■ **Instructions to follow**
Output exactly the lines between the line that contains "scientific name: Mus" and the last line of the material, counting both.

■ **Input data**
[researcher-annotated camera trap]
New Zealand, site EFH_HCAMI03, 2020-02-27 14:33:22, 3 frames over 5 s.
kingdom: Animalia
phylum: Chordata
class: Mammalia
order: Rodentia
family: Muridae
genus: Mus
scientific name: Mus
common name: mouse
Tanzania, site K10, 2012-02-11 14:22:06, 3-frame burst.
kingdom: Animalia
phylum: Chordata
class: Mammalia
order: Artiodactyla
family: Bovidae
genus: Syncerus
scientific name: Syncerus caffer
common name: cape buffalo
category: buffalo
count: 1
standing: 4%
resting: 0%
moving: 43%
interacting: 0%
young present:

■ **Exercise response**
scientific name: Mus
common name: mouse
Tanzania, site K10, 2012-02-11 14:22:06, 3-frame burst.
kingdom: Animalia
phylum: Chordata
class: Mammalia
order: Artiodactyla
family: Bovidae
genus: Syncerus
scientific name: Syncerus caffer
common name: cape buffalo
category: buffalo
count: 1
standing: 4%
resting: 0%
moving: 43%
interacting: 0%
young present:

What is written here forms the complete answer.